À Dakar, la bonne opinion sur le protocole du professeur Raoult…

Au Sénégal, l'analyse est différente. Ça fait bien longtemps que le professeur Moussa Seydi, chef du service des maladies infectieuses à l'hôpital Fann à Dakar, a tranché : « Quand on se met du côté du médecin clinicien qui a envie de guérir ses malades plus rapidement, dans un contexte épidémique mondial, que ce médecin a à sa disposition un médicament bien toléré, ça ne lui coûte rien d'essayer de voir. Si c'est positif, tant mieux ! » avait-il répondu à TV5 Monde.

Justement, Cheikh Sokhna, biologiste médical et paludologue, ami de longue date de Didier Raoult, dit que « cette molécule, la chloroquine, apparentée à l'hydroxychloroquine, est connue des Sénégalais qui l'ont utilisée quotidiennement dans la lutte contre le paludisme ».

Avec la quinine, la chloroquine est la molécule antipaludéenne la plus utilisée dans le monde, et ce depuis au moins 1950. On la retrouve notamment dans la nivaquine, médicament très répandu en Afrique subsaharienne. « Dans le passé, la chloroquine était utilisée pour prévenir et traiter le paludisme. Cependant, dans les années 1990, il y a eu une émergence généralisée de cas de paludisme résistant à la chloroquine en Afrique subsaharienne, et de nombreux pays ont donc cessé de l'utiliser », tranche le Dr Matshidiso Moeti, directrice Afrique de l'OMS. « Mais son goût amer, gage d'efficacité dans certaines communautés, rappelle à beaucoup les remèdes traditionnels », avait récemment expliqué au Point Afrique Alice Desclaux, anthropologue de la santé à l'Institut de recherche pour le développement (IRD) au Sénégal. « En temps de pandémie, on se focalise, peut-être trop, sur le traitement. Alors que, au contraire, un vaccin va susciter de la méfiance. Il y a une pression des médias et de la population pour trouver des solutions.
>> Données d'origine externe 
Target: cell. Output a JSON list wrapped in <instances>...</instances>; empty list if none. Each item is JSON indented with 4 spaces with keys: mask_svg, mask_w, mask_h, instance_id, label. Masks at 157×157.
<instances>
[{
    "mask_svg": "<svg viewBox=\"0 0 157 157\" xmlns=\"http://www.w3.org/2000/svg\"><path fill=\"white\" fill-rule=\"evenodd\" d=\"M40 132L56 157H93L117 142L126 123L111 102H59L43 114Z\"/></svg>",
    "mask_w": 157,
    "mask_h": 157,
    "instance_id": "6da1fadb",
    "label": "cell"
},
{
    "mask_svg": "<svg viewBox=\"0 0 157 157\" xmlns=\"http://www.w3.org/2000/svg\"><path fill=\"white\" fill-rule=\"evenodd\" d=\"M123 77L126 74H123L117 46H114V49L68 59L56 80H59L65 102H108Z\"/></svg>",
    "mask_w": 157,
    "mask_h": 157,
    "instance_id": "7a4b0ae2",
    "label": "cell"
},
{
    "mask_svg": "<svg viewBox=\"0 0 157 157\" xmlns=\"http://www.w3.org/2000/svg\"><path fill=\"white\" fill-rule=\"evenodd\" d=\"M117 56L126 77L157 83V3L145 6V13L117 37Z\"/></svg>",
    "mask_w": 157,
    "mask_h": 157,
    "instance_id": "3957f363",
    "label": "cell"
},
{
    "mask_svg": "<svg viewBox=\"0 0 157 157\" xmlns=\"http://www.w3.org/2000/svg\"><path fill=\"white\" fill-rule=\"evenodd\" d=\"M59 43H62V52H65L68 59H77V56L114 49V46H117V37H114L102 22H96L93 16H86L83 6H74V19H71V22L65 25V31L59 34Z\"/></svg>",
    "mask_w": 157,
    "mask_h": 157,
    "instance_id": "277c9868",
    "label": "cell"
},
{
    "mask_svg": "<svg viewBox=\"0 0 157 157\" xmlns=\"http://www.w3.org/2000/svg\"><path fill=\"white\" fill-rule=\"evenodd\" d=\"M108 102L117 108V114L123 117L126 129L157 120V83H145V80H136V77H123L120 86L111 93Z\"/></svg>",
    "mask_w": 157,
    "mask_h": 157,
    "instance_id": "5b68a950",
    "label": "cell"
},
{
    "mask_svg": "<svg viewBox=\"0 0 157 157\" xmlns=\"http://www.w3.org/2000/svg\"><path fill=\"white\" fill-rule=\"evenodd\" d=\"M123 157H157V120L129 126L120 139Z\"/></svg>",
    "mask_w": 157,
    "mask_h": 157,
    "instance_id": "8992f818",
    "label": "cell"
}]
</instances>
Alors, les politiques, pour conserver la cohésion sociale indispensable en temps de crise, répondent. »

… face auquel le président Macron demeure prudent

Pour le président français Emmanuel Macron, « ce virus touche aujourd'hui tout le monde. Donc je ne pense pas qu'il faille collectivement dire qu'un miracle préserverait l'Afrique. En tout cas, si ça pouvait arriver, formidable, et je le souhaite profondément. Mais notre devoir est de tout faire pour aider l'Afrique dans ce contexte. […] On en est en France aux essais cliniques sur l'hydroxychloroquine-azithromycine. Donc ce qui est en France à l'essai clinique doit rester à l'essai clinique chez mes amis, et pas au niveau du traitement répandu ». Ces mots du président français sont mal passés sur le continent, où beaucoup s'interrogent : « Pourquoi attendre alors que les résultats sont déjà là ? »

En attendant, malgré l'engouement des Africains pour le protocole du professeur Raoult, l'Afrique est loin de tout miser sur la chloroquine. Les gouvernements ont en parallèle pris des mesures de distanciation sociale, d'obligation de port de masques, de confinement et de fermeture des frontières. Quoi qu'il en soit quant au protocole qui sera retenu, l'épisode Raoult laissera ses traces, notamment en Afrique.